Now, to get an upper bound on the value of the remainder (i.e. the error between the approximation and exact value) we need the following ratio,

\[{r_n} = \frac{{{a_{n + 1}}}}{{{a_n}}} = \frac{{{3^{2 + n}}}}{{\left( {n + 1} \right)\,{2^{5 + 2n}}}}\frac{{n\,{2^{3 + 2n}}}}{{{3^{1 + n}}}} = \frac{{3n}}{{4\left( {n + 1} \right)}}\]

We’ll also potentially need the limit,

\[L = \mathop {\lim }\limits_{n \to \infty } \left| {\frac{{{a_{n + 1}}}}{{{a_n}}}} \right| = \mathop {\lim }\limits_{n \to \infty } \frac{{3n}}{{4\left( {n + 1} \right)}} = \frac{3}{4}\] Show Step 3

Next, we need to know if the \({r_n}\) form an increasing or decreasing sequence. A quick application of Calculus I will answer this.

\[f\left( x \right) = \frac{{3x}}{{4\left( {x + 1} \right)}}\hspace{0.25in}\hspace{0.25in}\hspace{0.25in}f'\left( x \right) = \frac{3}{{4{{\left( {x + 1} \right)}^2}}} > 0\]

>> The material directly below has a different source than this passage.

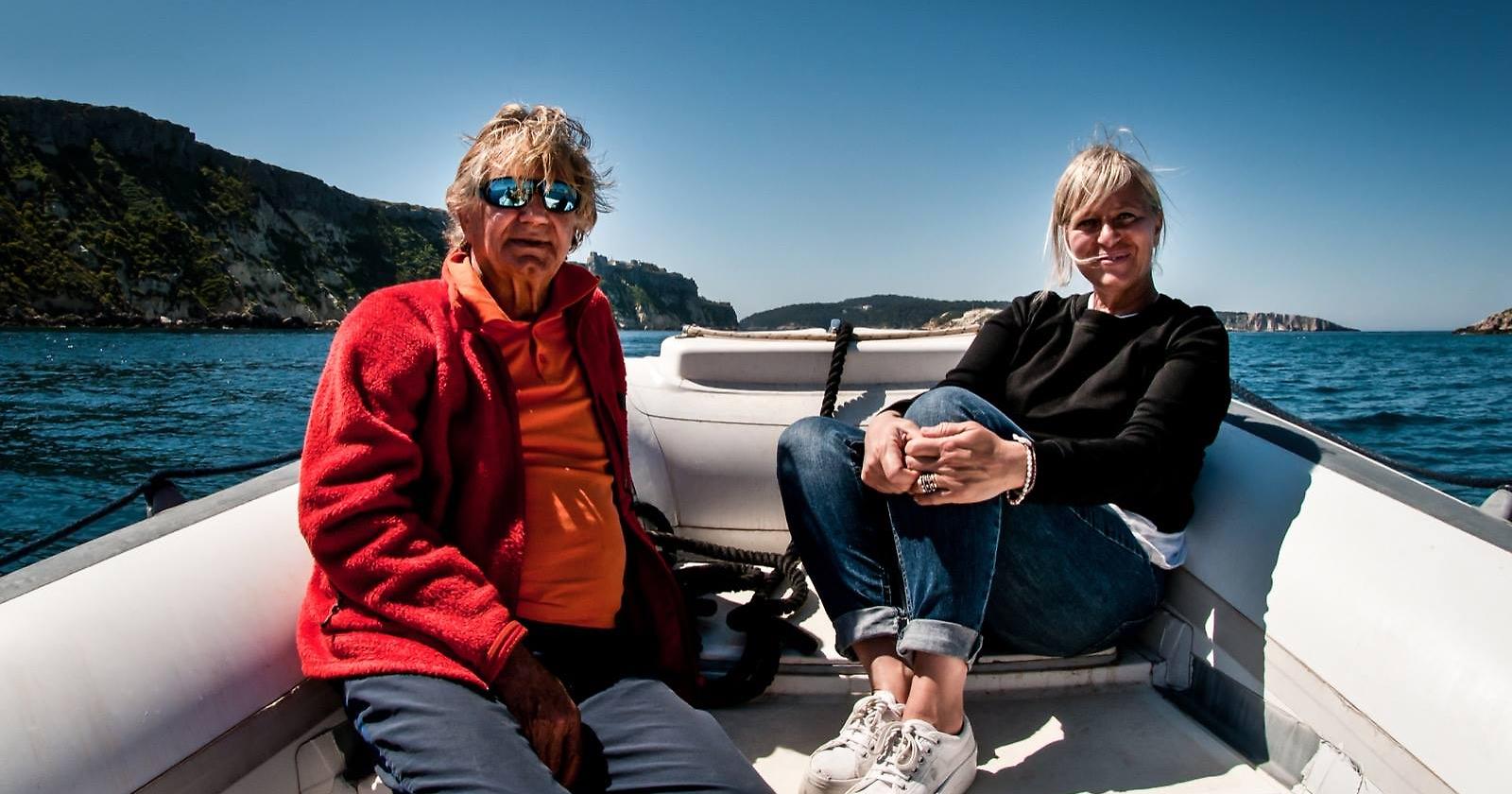 L'ex campione del mondo di pesca in apnea Santoro svergogna il Parco del Gargano per la giungla marina delle Isole Tremiti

As noted above the derivative is always positive and so the function, and hence the \({r_n}\) are increasing.

Show Step 4

The upper bound on the remainder is then,

\[{R_8} \le \frac{{{a_9}}}{{1 - L}} = \frac{{\frac{{6561}}{{2,097,152}}}}{{1 - \frac{3}{4}}} = 0.012514114\] Show Step 5

So, we can estimate that the value of the series is,

\[\require{bbox} \bbox[2pt,border:1px solid black]{{s \approx 0.509881435}}\]

and the error on this estimate will be no more than 0.012514114.